Top of Data for the task
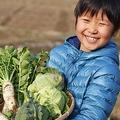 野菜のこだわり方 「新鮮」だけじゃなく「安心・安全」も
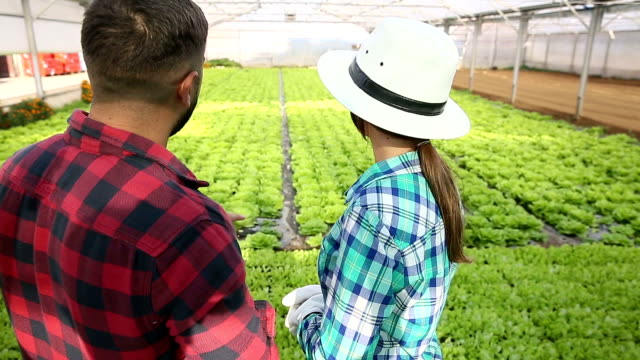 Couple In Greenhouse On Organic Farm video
Bottom of Data for the task
Top of Data for the task
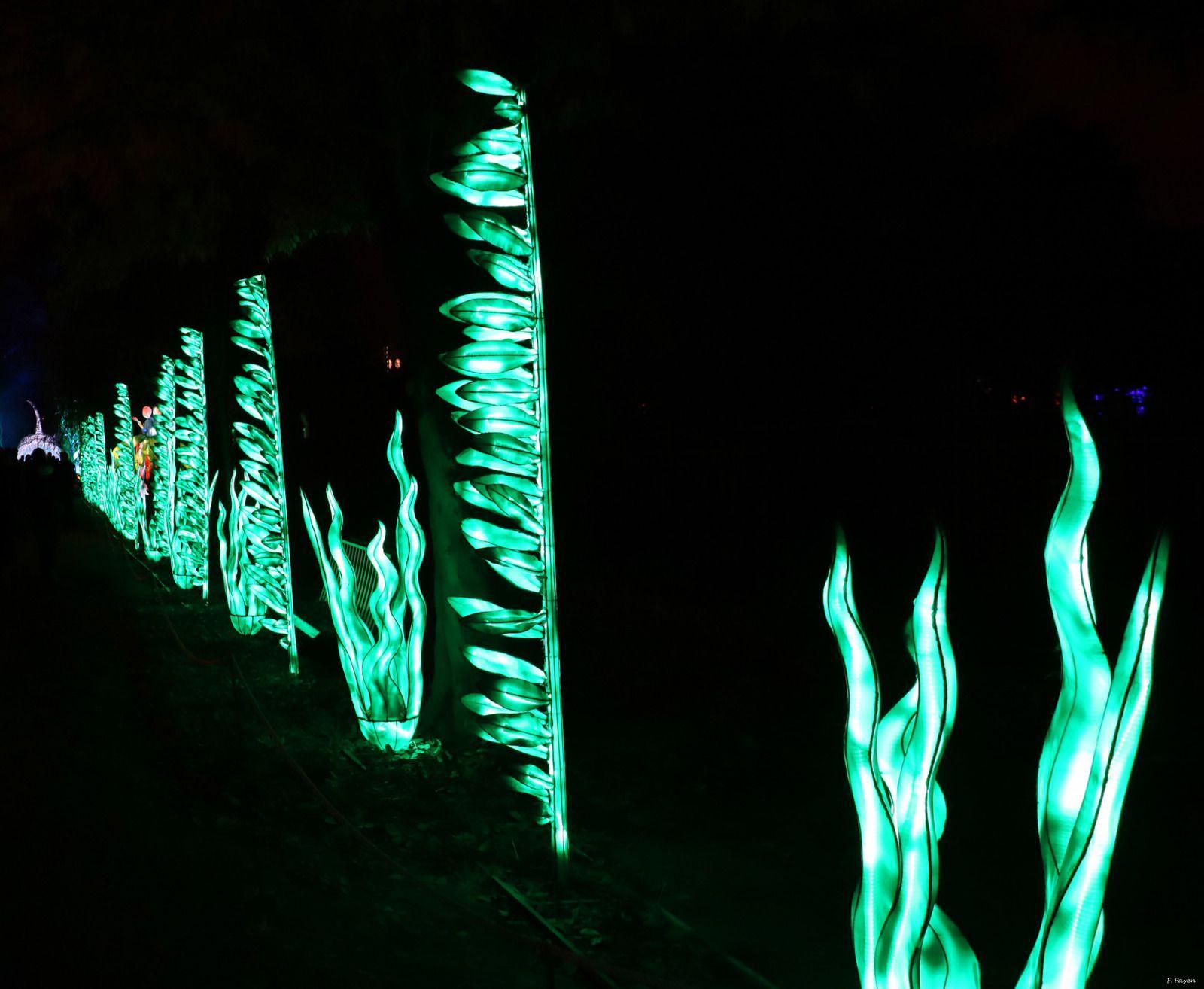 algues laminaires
Bottom of Data for the task
What the task asks
Give again the stretch of lines above from the one with "野菜のこだわり方 「新鮮」だけじゃなく「安心・安全」も" through the one with "Couple In Greenhouse On Organic Farm video", both ends kept, and copy no pictures.

Written solution
 野菜のこだわり方 「新鮮」だけじゃなく「安心・安全」も
 Couple In Greenhouse On Organic Farm video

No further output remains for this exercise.